= Michael Houlihan =

Irish solicitor and former President of the Law Society of Ireland

Michael Houlihan is a prominent Irish solicitor, Businessman and former President of the Law Society of Ireland. He is noted for his achievements in promoting the development of the south-west region of Ireland.

Born in Ennis, County Clare, from a distinguished legal family, he was educated at Cistercian College, Roscrea, and the Law Society of Ireland.

He was Chairman of Shannon Free Airport Development Company, a Government established regional development body to promote Shannon Airport and the Shannon Region of Ireland.
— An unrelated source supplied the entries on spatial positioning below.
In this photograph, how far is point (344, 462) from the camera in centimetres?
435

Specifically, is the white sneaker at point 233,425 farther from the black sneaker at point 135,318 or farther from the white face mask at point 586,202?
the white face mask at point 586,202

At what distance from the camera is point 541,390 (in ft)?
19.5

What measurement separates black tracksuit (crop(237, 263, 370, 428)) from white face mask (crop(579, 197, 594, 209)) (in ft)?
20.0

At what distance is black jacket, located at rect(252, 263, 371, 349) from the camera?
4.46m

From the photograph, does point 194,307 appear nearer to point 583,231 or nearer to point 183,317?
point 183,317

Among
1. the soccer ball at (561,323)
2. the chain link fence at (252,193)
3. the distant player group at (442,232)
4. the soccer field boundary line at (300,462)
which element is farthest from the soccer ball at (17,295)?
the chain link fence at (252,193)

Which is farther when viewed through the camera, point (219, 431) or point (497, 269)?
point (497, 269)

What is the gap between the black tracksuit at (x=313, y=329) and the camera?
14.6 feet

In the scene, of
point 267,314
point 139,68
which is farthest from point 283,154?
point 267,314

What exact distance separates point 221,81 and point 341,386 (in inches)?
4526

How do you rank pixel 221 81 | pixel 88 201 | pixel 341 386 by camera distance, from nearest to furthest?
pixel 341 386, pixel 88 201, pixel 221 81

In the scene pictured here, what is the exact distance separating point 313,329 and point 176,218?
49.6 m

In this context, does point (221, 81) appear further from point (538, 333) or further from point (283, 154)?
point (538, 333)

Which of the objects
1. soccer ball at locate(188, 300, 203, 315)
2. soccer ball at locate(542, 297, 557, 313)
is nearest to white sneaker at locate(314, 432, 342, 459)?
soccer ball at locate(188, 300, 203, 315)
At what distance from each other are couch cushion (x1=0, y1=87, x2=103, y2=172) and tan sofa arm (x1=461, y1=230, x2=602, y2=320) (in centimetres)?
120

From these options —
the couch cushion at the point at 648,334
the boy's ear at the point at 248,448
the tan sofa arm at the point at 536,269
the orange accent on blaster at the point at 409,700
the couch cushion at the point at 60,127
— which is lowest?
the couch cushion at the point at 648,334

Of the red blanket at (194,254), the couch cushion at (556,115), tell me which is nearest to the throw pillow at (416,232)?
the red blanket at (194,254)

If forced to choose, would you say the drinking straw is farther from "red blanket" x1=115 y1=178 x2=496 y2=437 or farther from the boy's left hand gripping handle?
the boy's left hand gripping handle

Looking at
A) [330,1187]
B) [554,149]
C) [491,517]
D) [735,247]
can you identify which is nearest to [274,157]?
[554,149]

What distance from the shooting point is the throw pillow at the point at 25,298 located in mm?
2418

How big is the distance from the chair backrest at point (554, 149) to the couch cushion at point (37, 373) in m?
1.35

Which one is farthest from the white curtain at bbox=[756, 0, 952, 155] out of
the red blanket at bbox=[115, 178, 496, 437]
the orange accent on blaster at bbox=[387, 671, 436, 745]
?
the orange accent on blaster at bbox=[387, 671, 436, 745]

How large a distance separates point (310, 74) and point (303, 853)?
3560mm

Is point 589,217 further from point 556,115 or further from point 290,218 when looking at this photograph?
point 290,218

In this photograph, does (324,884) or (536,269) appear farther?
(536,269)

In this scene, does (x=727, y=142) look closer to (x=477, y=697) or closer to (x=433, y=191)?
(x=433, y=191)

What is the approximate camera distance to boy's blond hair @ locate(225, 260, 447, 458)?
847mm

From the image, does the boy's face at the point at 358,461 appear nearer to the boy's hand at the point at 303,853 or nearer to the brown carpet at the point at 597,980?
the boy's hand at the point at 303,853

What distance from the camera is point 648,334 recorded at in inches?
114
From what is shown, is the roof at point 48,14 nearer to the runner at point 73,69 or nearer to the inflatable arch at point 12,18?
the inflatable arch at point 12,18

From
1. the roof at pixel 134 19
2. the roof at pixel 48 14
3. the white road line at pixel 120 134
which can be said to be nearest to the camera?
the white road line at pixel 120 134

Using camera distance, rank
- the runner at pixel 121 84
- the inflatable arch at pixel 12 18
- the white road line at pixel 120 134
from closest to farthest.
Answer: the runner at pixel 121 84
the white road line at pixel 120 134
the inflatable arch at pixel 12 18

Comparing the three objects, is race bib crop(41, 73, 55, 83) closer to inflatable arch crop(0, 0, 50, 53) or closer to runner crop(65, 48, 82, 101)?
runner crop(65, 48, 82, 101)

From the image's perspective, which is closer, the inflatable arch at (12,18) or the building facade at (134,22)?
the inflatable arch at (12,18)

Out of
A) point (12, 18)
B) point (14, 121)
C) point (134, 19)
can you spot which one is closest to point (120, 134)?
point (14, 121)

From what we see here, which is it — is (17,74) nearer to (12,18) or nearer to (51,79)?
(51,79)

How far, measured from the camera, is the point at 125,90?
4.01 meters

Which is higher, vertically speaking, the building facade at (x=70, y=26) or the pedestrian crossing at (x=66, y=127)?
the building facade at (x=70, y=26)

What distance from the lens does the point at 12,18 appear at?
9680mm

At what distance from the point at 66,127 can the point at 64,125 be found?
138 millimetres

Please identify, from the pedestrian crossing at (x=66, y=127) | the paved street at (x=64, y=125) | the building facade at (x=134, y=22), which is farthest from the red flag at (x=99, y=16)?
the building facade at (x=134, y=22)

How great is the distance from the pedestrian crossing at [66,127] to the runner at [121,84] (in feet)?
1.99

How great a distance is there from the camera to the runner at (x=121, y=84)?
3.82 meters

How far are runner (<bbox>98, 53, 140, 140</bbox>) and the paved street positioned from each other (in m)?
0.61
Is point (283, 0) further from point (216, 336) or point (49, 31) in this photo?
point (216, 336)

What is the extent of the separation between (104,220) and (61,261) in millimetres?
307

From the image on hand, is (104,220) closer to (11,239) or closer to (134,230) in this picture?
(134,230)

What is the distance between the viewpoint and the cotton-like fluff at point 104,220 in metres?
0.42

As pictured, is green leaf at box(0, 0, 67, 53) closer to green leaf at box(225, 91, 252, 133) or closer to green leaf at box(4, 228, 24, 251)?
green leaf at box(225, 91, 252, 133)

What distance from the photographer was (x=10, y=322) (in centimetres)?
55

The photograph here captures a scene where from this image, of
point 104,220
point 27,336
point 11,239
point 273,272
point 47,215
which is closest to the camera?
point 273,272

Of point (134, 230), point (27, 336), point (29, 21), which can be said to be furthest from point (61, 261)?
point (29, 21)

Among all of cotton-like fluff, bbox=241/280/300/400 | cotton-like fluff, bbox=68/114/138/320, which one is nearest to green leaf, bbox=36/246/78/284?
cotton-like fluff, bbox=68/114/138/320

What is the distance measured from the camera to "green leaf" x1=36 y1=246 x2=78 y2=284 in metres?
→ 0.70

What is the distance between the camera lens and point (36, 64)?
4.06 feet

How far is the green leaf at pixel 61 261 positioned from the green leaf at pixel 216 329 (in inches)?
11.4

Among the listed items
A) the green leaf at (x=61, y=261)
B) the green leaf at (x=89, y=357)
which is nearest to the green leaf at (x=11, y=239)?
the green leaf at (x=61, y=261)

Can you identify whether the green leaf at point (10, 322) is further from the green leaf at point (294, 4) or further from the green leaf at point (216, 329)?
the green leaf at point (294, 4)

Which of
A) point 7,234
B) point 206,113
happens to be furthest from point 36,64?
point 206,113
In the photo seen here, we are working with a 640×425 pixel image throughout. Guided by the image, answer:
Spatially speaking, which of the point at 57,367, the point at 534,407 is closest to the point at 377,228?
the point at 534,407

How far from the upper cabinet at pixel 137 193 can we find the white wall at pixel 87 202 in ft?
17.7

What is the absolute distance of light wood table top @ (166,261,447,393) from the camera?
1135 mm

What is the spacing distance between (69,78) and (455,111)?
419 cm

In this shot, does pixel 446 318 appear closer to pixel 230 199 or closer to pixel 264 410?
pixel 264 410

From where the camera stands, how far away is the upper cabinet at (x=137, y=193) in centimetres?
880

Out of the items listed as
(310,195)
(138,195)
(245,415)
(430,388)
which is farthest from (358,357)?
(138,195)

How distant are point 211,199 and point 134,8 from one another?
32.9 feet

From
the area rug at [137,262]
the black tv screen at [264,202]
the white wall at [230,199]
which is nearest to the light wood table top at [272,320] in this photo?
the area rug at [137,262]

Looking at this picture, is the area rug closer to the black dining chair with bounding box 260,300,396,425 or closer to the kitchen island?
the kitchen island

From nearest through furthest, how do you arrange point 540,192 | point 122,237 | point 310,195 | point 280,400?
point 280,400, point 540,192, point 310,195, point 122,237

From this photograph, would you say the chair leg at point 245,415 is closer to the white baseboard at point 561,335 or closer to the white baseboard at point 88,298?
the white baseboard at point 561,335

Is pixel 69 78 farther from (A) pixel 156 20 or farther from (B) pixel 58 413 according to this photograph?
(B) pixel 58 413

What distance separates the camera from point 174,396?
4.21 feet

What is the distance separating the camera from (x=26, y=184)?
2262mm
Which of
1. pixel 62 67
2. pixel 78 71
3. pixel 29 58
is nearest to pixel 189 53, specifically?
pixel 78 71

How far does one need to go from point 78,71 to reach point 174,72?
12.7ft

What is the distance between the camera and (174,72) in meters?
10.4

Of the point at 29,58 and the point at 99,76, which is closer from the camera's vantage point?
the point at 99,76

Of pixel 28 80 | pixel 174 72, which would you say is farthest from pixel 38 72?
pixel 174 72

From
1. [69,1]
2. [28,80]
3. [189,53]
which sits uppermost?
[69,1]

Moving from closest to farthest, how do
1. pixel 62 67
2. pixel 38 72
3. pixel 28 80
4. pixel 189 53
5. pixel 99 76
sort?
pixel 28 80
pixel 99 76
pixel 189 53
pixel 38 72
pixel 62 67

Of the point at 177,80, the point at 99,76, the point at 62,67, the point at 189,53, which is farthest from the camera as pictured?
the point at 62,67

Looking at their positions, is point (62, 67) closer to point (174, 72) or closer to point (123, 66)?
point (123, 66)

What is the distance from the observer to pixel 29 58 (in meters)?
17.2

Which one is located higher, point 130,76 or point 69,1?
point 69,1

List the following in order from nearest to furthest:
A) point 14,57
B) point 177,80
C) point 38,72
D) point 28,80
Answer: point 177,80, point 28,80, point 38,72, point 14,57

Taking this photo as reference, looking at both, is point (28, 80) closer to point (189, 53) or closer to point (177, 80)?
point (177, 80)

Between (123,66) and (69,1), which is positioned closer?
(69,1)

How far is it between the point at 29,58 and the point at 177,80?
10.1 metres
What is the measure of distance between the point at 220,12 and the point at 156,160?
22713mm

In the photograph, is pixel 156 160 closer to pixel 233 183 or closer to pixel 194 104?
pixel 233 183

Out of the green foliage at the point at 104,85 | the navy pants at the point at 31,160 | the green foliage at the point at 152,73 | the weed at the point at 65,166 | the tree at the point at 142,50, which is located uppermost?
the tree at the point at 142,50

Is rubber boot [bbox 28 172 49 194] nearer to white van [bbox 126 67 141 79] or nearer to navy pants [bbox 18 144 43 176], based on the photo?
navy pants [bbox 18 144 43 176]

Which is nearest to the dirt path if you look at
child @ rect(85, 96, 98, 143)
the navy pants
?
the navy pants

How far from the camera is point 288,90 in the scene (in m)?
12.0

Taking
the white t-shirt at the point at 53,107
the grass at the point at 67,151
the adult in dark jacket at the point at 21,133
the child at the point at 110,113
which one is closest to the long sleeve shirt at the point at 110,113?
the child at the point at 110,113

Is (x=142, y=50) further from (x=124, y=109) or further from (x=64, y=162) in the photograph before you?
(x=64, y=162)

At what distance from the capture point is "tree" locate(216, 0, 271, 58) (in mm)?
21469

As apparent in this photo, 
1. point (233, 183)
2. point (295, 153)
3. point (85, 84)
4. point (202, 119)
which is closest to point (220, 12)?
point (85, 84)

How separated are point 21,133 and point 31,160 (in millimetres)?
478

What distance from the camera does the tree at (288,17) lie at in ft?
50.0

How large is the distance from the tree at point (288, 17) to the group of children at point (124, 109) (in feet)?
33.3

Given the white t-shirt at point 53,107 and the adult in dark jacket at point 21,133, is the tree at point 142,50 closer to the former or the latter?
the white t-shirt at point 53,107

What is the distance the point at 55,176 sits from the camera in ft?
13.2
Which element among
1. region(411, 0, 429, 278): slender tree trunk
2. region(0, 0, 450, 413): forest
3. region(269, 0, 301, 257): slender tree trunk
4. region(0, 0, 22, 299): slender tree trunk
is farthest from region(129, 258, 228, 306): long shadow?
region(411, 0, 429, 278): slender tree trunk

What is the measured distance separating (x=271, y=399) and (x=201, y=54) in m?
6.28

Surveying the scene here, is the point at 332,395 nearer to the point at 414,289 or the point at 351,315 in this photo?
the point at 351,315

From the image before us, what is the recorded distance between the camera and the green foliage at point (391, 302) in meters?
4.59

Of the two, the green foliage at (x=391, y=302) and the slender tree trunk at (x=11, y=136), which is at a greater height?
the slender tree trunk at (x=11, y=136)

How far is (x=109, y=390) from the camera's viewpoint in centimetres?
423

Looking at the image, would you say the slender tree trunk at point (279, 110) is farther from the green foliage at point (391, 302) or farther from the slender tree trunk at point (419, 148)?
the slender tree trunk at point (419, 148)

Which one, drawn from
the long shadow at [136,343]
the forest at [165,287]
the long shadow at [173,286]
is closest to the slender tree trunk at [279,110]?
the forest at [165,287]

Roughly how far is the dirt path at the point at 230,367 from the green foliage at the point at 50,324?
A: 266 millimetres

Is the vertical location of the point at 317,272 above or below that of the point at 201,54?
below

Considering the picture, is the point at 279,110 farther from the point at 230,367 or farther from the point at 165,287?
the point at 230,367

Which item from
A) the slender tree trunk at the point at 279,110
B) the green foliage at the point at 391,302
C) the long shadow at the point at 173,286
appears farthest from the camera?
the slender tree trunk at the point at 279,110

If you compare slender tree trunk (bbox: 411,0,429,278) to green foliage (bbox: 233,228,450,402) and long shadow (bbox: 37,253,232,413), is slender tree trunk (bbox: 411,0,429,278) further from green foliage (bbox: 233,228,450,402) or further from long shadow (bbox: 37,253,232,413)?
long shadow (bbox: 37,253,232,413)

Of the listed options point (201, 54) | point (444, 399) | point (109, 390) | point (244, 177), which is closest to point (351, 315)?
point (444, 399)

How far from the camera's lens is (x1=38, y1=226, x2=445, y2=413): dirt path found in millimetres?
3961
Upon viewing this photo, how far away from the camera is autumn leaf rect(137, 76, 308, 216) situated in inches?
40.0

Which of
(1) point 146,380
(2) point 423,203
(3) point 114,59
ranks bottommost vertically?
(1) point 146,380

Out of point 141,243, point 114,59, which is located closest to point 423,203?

He was chairman of Shannon Regional Tourism Board until June 2013. He is an Honorary Member of the American Bar Association and a member of the Association of Trial Lawyers of America. He is a member of the International Bar Association and a former chairman of the Litigation Division of the Association.

He is a former member of the Board of The Ireland Funds.

He is a former member of the Governing Authority of the University of Limerick and was Chair of the University's Foundation Board from 2006 to 2014. He is a director of the Limerick University Concert Hall. He was president of the Ennis Chamber of Commerce from 1977 to 1979. He was founding director of Rural Resettlement Ireland Limited, a founding director of Glór Irish Music Centre, a director of Ennis Civic Trust and Kilkee Civic Trust, and founding director of the Céifin Centre.

He was County Solicitor for Clare County Council from 1976 until October 2006.

He was conferred with an Honorary Doctor of Laws by the University of Limerick in April, 2023.